The Revenue sought to use rules dating back to before World War II to stop husbands and wives using company dividends to reduce joint tax bills.
HMRC brought proceedings against husband and wife Geoff and Diana Jones, who run small Sussex-based IT company Arctic Systems, seeking to force the couple to pay back-taxes of £42,000 for the financial year 2000-01.
The duo had arranged their finances so Mr Jones paid himself a £7,000 salary and his wife received almost £4,000 from the £91,000 turnover.
After expenses and corporation tax, the couple shared the remaining £60,000 equally in dividends.
HMRC argued that Mr Jones had not drawn an adequate salary and, because he was solely responsible for the income generated by the couple's company, he should have received a greater share of the profit. This, however, was dismissed by the House of Lords.
The battle was watched by around 100 family businesses, which had their cases stayed pending the outcome of Arctic.

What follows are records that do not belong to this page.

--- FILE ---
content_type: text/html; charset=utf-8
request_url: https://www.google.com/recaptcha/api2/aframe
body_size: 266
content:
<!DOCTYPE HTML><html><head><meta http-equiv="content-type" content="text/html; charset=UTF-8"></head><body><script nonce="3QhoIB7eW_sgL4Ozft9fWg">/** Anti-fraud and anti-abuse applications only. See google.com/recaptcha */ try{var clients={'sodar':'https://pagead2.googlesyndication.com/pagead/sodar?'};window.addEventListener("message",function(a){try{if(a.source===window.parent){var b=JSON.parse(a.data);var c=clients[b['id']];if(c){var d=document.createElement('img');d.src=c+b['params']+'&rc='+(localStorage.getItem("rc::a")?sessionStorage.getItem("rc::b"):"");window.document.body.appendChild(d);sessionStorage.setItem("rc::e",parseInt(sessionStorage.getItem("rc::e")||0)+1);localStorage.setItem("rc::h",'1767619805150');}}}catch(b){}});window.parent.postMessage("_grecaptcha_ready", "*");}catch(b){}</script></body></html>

The victory, however, may be short-lived, as the Government has announced that it plans to seek a change in the law.
The Joneses were repre-sented by Nelsons head of litigation Chris Greenwell, who instructed Malcolm Gammie QC of One Essex Court as lead counsel.
Michael Furness QC of Wilberforce Chambers acted for HMRC, which instructed the Treasury Solicitor's Department.